Dov Charney, chairman and chief executive officer of American Apparel, insisted the company will not file for bankruptcy. “In my opinion, there’s no chance of that. That’s not an option we are going to explore,” he told WWD. “We have a variety of options. We could do a private placement of stock. Or we could use the resources we have. We do $10 million a week in sales.”

However, the company’s financial picture is bleak. Last week, it reported a net loss for 2010 of $86.3 million and an EBITDA loss of $7.4 million. As of Feb. 28, it had just $5.3 million in cash and $1.9 million of availability for additional borrowings on a Bank of America credit agreement and $1.2 million on a Bank of Montreal credit agreement. The company owed $58.2 million on the Bank of America facility and $4 million on the Bank of Montreal facility. Additionally, as of Dec. 31, American Apparel owed $81.2 million to Lion Capital, the London-based private equity firm that rescued the company from its last financial precipice, in 2009.

The company has repeatedly warned in its filings with the Securities and Exchange Commission that it may not be able to continue as a “going concern,” due to its financial circumstances. Charney has spun those warnings as boilerplate language meant to protect investors— but they have also triggered a serious potential covenant breach with lenders.

Both Bank of America and Bank of Montreal require the company to furnish audited financial statements that do not contain a “going concern” qualification by April 30. Unless American Apparel can win waivers for this covenant, its loans will go into default, preventing the company from making any additional borrowings, and the entire debts become immediately due.

In addition, defaulting on the Bank of America credit agreement would trigger a default on the Lion Capital loan.

“It’s a pretty meaningful date,” said Lyndon Lea, a founding partner at Lion Capital, of the potential April 30 covenant breach.

Lea and Neil Richardson, also of Lion Capital, both resigned from the American Apparel board last week, which some observers saw as an indicator that the investment firm is losing faith in Charney. However, Lea countered the move was taken to prevent a conflict of interest for the equity firm.

“As board members, we were responsible for a lot of different interests in terms of shareholders and creditors and stakeholders. Now that we have been talking about raising new forms of liquidity, and we’d have to have a clear point of view on whose interest we were looking out for, that made it more difficult. Something that was good for American Apparel might be bad for Lion Capital,” explained Lea.

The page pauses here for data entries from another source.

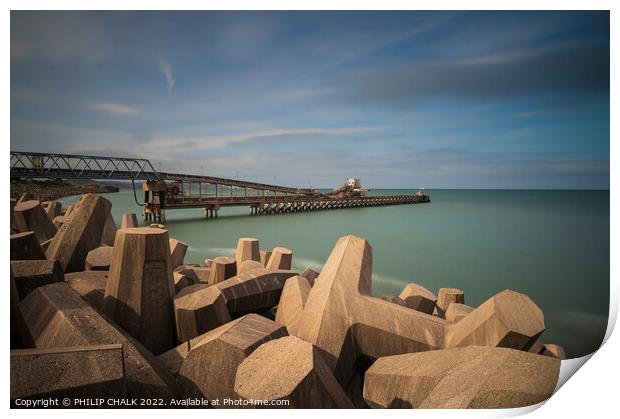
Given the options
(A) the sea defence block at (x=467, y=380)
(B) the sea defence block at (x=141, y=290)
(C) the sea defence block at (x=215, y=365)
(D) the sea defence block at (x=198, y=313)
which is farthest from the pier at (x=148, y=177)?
(A) the sea defence block at (x=467, y=380)

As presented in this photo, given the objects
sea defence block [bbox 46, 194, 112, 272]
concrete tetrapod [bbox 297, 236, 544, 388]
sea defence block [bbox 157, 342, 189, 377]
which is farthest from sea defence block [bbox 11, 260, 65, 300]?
concrete tetrapod [bbox 297, 236, 544, 388]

Asked why the two joined the board in the first place, Lea responded: “That’s a damn good question. But hindsight is 20/20. We didn’t think there would be these liquidity issues when we first made the investment and the company was doing $80 million in EBITDA.”

Lion Capital may provide additional financing to American Apparel itself, with Lea saying he was “favorably inclined” to doing so but that no final decisions had been made. Lion Capital is exploring various loan and investment options, he added, noting that an additional cash infusion into American Apparel was probably necessary “within weeks.”

Asked his views on a possible American Apparel bankruptcy filing, Lea said he wasn’t concerned for Lion Capital’s funds. “If they do file, I feel okay. I believe the brand has a lot of value, and it’s more than what they owe me,” he noted.

Davidowitz pointed out that any new investors could wrest majority ownership of American Apparel from Charney, who currently holds 62.7 percent of the shares in the company, not inclusive of warrants held by Lion Capital, convertible to 16.8 million shares. “I don’t see how there is any way for him to retain a majority stake in the company. Any major equity investor will want a controlling stake,” said Davidowitz.